Убийство, совершенное Керреном, жестоко, но еще более жестоки обстоятельства, которые его на это убийство толкнули. А потому кара за преступление воспринимается как одна из тех несправедливостей, которых в мире Хэггерстона очень много. Ведь Краб убивает женщину, которую любит, но убивает, потому что не может больше терпеть попираемое в нем человеческое достоинство. Заставляя его брать деньги «за любовь», Милдред — жена мусорщика — сама толкает Краба на то кровавое злодеяние, о котором потом говорят на суде и кричит пресса. Формально приговор справедлив, но только формально, потому что виновно в убийстве Милдред то общество, где все измеряется деньгами и деньгам соотносится.
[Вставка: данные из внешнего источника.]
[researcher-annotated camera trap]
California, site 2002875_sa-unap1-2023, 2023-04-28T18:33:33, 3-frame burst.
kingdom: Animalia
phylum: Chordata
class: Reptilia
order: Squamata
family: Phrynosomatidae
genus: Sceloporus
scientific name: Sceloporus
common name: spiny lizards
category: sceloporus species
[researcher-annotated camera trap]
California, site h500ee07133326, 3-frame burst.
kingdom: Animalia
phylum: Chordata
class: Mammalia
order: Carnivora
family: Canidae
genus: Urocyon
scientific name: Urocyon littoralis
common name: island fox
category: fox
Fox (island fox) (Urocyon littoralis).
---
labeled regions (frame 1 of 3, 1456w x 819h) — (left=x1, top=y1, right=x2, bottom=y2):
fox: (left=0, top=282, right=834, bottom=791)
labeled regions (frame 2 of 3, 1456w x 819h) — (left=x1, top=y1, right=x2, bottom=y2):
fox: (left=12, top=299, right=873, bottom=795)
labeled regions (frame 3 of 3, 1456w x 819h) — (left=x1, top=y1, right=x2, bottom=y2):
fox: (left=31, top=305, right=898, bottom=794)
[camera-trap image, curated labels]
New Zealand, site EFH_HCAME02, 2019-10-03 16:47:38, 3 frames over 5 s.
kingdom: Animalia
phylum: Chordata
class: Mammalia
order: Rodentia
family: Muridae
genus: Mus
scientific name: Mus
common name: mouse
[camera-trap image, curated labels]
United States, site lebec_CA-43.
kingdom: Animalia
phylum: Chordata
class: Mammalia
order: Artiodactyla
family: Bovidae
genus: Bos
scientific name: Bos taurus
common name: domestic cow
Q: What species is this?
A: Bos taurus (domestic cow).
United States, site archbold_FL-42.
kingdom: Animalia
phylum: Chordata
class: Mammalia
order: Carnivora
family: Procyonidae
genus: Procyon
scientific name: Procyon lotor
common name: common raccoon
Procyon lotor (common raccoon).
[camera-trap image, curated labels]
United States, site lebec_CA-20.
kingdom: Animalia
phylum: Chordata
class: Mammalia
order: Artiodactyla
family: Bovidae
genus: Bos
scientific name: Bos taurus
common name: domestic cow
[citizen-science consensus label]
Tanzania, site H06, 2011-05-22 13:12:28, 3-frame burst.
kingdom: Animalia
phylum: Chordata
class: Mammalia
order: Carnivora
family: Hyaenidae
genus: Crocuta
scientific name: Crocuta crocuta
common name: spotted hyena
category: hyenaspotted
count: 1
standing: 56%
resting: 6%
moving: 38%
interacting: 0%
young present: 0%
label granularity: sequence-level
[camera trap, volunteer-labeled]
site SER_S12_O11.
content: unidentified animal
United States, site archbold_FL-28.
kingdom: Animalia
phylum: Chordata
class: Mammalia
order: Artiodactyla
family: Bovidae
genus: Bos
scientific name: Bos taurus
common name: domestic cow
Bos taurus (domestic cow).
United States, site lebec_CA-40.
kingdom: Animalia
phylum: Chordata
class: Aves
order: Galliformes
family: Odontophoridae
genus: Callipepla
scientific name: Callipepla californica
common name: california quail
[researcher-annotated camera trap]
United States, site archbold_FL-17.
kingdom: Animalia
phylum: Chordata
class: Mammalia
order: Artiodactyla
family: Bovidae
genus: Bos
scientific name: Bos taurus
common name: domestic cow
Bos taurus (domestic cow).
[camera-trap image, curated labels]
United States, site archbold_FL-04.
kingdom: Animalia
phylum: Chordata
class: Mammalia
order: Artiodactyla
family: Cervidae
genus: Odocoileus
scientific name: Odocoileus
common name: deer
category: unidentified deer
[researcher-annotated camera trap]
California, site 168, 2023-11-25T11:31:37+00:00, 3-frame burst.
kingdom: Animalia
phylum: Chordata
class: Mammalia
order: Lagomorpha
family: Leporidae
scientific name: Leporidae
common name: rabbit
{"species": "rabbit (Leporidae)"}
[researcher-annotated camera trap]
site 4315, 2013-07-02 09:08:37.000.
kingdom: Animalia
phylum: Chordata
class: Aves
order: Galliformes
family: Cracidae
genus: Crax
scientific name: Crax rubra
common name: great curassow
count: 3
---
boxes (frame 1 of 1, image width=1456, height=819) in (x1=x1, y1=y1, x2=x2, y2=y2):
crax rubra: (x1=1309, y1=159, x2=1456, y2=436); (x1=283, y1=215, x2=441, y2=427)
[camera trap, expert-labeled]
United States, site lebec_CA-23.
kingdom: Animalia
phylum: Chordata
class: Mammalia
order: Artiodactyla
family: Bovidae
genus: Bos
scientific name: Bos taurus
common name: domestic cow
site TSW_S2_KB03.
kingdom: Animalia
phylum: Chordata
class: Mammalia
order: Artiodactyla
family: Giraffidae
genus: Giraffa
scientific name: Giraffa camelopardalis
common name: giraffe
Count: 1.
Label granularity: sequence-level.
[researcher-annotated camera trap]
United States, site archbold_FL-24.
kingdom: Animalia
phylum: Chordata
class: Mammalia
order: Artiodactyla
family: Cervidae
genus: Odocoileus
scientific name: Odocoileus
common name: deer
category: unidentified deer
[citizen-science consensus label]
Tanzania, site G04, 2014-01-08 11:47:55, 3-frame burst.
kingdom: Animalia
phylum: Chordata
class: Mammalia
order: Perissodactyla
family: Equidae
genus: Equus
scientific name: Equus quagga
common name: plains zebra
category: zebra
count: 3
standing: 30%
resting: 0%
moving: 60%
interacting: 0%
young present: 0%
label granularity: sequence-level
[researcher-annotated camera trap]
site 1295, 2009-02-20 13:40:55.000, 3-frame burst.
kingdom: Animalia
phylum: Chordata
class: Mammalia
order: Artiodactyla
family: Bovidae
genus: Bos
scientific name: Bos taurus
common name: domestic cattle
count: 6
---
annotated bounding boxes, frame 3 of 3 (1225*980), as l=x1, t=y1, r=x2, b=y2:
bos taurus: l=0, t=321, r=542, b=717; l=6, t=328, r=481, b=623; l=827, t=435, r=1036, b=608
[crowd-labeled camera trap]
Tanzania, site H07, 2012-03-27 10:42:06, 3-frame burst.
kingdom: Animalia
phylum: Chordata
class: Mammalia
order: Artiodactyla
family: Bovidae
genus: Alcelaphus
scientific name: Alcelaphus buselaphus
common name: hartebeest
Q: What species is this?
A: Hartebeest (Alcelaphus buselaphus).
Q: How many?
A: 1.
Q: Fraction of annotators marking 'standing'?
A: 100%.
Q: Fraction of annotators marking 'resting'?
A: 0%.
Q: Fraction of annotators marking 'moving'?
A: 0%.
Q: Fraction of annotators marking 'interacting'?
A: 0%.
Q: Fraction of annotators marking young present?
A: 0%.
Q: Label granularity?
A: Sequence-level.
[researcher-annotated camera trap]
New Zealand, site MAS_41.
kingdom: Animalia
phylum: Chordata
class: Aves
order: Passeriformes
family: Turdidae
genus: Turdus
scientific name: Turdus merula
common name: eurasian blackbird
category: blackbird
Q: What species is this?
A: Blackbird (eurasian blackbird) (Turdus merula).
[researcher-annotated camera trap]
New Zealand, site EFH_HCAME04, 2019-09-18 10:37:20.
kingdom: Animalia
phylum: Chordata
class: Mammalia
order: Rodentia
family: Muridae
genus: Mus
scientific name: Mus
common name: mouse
В первый воскресный день моего пребывания в доме Чаплина Сид с самого утра объявил, что хочет поехать со мной «к местам Хэггерстона» — другими словами, в тот район города, в котором развертываются события в «Дне сардины». Я зарядила аппарат, отыскав сверхчувствительную пленку: с утра было сухо, но как-то темно и хмуро.

[…]

Сид показывал то одно, то другое здание, но они настолько походили друг на друга, что запомнить удалось лишь общий колорит местности, — а это и было главным. Мучительное чувство неприкаянности Артура, его тоска, поиски истинного друга так понятны на этих улицах и в окружении этих домов — однотипных своей нечеловечностью!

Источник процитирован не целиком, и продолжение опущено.